CHALLENGE A –
Quote word for word the part of the article on Rihanna's song "Higher" that opens with the words containing "2016 song by" and closes with "New York City.".
CHALLENGE B –
Pick up the article on Rihanna's song "Higher" after its last sentence and keep writing it.
* Begin EXCERPTED TEXT *
Song by Rihanna

from the album Anti
- Released: 28 January 2016
- Recorded: 2015
- Studio: Westlake (Los Angeles)
- Length: 2:00
- Label: Westbury Road; Roc Nation;
- Songwriters: Ernest Wilson; B. Bourelly; Robyn Fenty; Jerry Butler; Kenny Gamble; Leon Huff;
- Producer: No I.D.

Audio video
- "Higher" on YouTube

= Higher (Rihanna song) =

2016 song by Rihanna

"Higher" is a song by Barbadian singer Rihanna from her eighth studio album, Anti (2016).

==Production and composition==
Rihanna previewed the song on Instagram in early March 2015. The song was by written Ernest Wilson (No I.D.), B. Bourelly, Rihanna, Jerry Butler, Kenny Gamble and Leon Huff. No I.D., also produced the song which samples contains elements from "Beside You" performed by The Soulful Strings. American producer Kuk Harrell handled the song's vocal production. "Higher" was recorded at Westlake Studios in Los Angeles. The vocal recording was carried out by Marcos Tovar for Allfadersup and Harrell. The song was finally mixed by Manny Marroquin at Larrabee Studios in North Hollywood, along with mixing assistants Chris Galland and Ike Schultz, before being mastered by Chris Gehringer at Sterling Sound, in New York City.

The ballad is two minutes long. NMEs Jordan Bassett called "Higher" a "straight-up love song", and Brittany Spanos of Rolling Stone described the song as "bluesy". The Independents Emily Jupp described "Higher" as an "Amy Winehouse-inspired number", and Nolan Feeney of Time called the song a "whiskey-soaked come-hither".
* End EXCERPTED TEXT *
* Begin DATA *
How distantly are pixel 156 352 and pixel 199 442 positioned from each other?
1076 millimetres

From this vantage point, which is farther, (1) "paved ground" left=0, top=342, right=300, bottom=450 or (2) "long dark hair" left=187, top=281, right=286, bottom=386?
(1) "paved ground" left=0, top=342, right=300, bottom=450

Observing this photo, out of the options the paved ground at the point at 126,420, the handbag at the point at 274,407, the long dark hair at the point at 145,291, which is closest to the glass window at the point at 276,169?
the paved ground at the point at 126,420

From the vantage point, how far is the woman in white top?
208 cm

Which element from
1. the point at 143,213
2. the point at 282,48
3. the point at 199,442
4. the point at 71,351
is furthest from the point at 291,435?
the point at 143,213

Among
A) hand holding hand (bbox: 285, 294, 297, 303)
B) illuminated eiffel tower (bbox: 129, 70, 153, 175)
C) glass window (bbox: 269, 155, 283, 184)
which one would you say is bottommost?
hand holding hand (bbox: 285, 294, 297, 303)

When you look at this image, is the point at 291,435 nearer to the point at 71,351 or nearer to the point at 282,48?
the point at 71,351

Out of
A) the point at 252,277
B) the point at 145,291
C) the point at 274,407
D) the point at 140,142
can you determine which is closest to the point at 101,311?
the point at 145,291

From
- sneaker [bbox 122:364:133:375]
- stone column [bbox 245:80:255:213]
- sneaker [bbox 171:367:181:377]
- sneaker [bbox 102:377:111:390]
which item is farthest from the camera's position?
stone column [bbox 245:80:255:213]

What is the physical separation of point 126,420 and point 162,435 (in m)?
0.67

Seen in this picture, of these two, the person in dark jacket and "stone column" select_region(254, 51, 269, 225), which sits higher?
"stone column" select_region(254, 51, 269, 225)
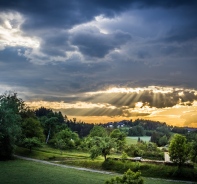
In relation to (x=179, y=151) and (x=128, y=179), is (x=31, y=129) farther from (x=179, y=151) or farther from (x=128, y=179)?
(x=128, y=179)

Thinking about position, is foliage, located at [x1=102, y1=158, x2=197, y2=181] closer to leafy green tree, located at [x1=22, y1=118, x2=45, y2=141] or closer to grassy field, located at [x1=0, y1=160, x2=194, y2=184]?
→ grassy field, located at [x1=0, y1=160, x2=194, y2=184]

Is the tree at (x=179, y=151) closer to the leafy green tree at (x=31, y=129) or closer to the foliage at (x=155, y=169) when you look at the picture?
the foliage at (x=155, y=169)

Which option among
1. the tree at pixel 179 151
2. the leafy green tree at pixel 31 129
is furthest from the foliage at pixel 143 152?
the leafy green tree at pixel 31 129

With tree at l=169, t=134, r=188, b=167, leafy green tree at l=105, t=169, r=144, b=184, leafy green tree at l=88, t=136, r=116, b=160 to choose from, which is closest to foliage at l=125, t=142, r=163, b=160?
leafy green tree at l=88, t=136, r=116, b=160

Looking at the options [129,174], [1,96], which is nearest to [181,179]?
[129,174]

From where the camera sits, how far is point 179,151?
183 ft

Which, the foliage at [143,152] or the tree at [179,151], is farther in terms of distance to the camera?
the foliage at [143,152]

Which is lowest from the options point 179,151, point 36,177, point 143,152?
point 36,177

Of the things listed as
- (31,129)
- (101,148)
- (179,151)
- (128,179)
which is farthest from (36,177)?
(31,129)

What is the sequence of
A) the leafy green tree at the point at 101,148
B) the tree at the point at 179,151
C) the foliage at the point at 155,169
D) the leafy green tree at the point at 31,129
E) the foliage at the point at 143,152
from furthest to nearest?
1. the leafy green tree at the point at 31,129
2. the foliage at the point at 143,152
3. the leafy green tree at the point at 101,148
4. the tree at the point at 179,151
5. the foliage at the point at 155,169

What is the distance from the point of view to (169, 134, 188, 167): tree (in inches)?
2188

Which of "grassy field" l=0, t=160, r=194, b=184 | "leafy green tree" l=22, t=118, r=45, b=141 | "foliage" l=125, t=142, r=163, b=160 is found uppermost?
"leafy green tree" l=22, t=118, r=45, b=141

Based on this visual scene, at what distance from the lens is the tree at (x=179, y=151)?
55.6 m

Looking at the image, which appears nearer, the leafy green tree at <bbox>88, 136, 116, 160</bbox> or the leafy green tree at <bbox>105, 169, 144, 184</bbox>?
the leafy green tree at <bbox>105, 169, 144, 184</bbox>
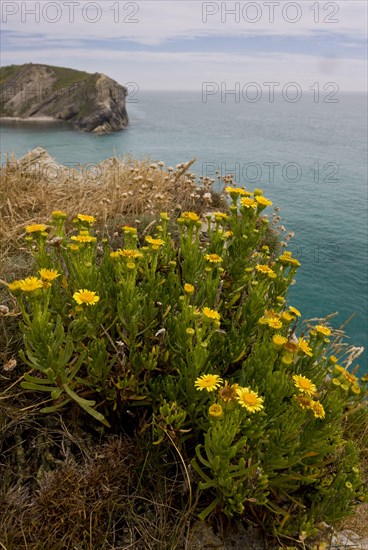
* End DATA *
REPLY A –
2016 song by Rihanna

"Higher" is a song by Barbadian singer Rihanna from her eighth studio album, Anti (2016).

==Production and composition==
Rihanna previewed the song on Instagram in early March 2015. The song was by written Ernest Wilson (No I.D.), B. Bourelly, Rihanna, Jerry Butler, Kenny Gamble and Leon Huff. No I.D., also produced the song which samples contains elements from "Beside You" performed by The Soulful Strings. American producer Kuk Harrell handled the song's vocal production. "Higher" was recorded at Westlake Studios in Los Angeles. The vocal recording was carried out by Marcos Tovar for Allfadersup and Harrell. The song was finally mixed by Manny Marroquin at Larrabee Studios in North Hollywood, along with mixing assistants Chris Galland and Ike Schultz, before being mastered by Chris Gehringer at Sterling Sound, in New York City.

REPLY B –
==Critical reception==
"Higher" received positive reviews from music critics. Billboards Julianne Escobedo Shepherd wrote, "The vocal on the last-call ballad 'Higher,' which seems to be an early fan favorite, is far less effective, however: Rihanna strains into the high register as she sings from the perspective of a burdened doyenne halfway through a drunk dial; what she means as an emotional effect teeters too far off-pitch (evidence on its own that inebriated voicemails are never a good idea)." Consequence of Sounds David Sackllah called the song "thunderous", with Rihanna "[pushing] her vocal prowess past its breaking point, packing an album’s worth of stunning moments into two minutes".

Jordan Bassett of NME said, "There's tinkling piano and elegiac piano, but what really stands out is Rihanna's smoking, soaring vocal, which might be one of those most beautiful and romantic things she's put to record." In his review of Anti, Michael Cragg of The Guardian wrote, "'Higher' is the point where Rihanna's new experimental vocal tone goes a bit haywire. It's actually almost unlistenable, which is a shame because the musical waltz straining to be heard in the background is really pretty." Contrastingly, the newspaper's Alexis Petridis said the song's "combination of slurred vocal and woozy music sounds amazing, like an epic 60s tearjerker performed by people who've overindulged so much they're either on the verge of passing out, or being sick in a bin".

Pitchforks Jayson Greene said the song was "yet another masterful piece of work from No I.D.", and wrote: "We’ve met a lot of Rihannas over the years, but 'Higher' ... is the first appearance of 'last call Rihanna'—a drunk-dialer with a ruined voice box, an insatiable burning in their loins, and an alarming lack of interest in maintaining dignity. This is a song about the desire for late-night sex and companionship so urgent that it actually feels like a song about how much it hurts to have a Humvee back over your leg. And that is because Rihanna gives so much of herself in the vocal booth that it feels like she might pass out... This song is two minutes long, but it is a complete transmission from someplace more louche and heartbroken and painful than our world." Spins Brennan Carley compared the song to "At Last", while Eve Barlow said the song was "a tad shout-y".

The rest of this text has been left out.